Source: facet tracer.
Single key from birth beats multi-pass merges
When the same physical point gets discovered by different phases that don't talk to each other, every phase invents its own name for it. A merge step then reconciles the names later. Every merge rewrites a name, every downstream structure has to catch up, and any miss leaves a stale reference. The tracer kept bouncing against those stale references for weeks.
The pattern: any time a single thing has multiple names invented at different sites, expect to lose time to merges that look correct but miss one case in five. Give the thing one name from the moment it is born.
Source: facet tracer (and milestone twenty-six, which converted three merge passes into a single-key model).
Use the angles the viewer sees, not the ones the math thinks the viewer sees
Projecting segments onto a face's tangent plane in three dimensions and computing angles there gives wrong answers, because the three-dimensional plane does not match what the viewer sees on a flat screen. The tracer needed angles measured in screen space — the angles the user can actually see — to pick the next segment correctly.

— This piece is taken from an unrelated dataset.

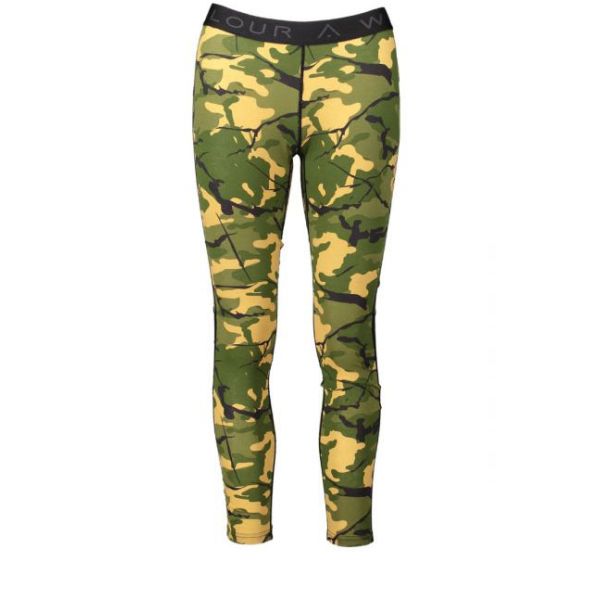 Kalhoty Wearcolour Shelter Wms - Zelená - M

The pattern: when the answer has to match what the viewer sees, compute it in the space the viewer sees. Tangent planes, world planes, and modelled planes are all approximations of what the screen displays, and approximations cost.
Source: facet tracer.
When each fix uncovers a deeper problem instead of shrinking the work, the architecture is wrong, not the patches
Convergence means today's bugs are smaller than yesterday's. Uncovering means today's bugs are deeper than yesterday's. The second pattern is a reset signal. The facet tracer was patched through several rounds before this pattern was named, and once it was named, the next decision was to mothball the feature rather than write the next patch.
The pattern: track whether each fix shrinks or deepens the remaining work. Two or three rounds of deepening is a strong signal to stop patching and rethink the architecture.
Source: facet tracer.
A live pivot and one-to-one mouse tracking are in tension under a tumbled view
If the rotation pivot follows the shape's live center and the user has tumbled the view off-axis, then a one-sided stretch (one corner moves, the opposite corner stays) renders the moving corner at less than one-to-one with the mouse. The math is mathematical: the moving corner gets the identity-plus-rotation of half the bound change, which is below one for any non-identity rotation. You cannot have both a live pivot and a perfectly tracking corner with a center pivot.
The pattern: when two desirable behaviors are written down in user-facing terms and both feel intuitive, check whether they are mathematically compatible before promising both. Often the only way out is to give up one or pick a different pivot.
Source: drag.
Recomputing the projection ratio every frame from current state explodes
If the face's screen-space edges are recomputed every frame from the shape's current world matrix during a drag, a positive-feedback loop forms. The bound change shifts the live pivot, which shrinks or skews the projected edges, which amplifies the next bound change. A few frames in, the corner lurches in random directions.
The pattern: when a live drag depends on a quantity derived from the shape's current state, any path where the quantity affects the next state will feed back. The fix is to capture the quantity once at drag start and hold it for the duration, or to drop the screen-space derivation in favour of a world-space one that does not depend on the shape's current matrix.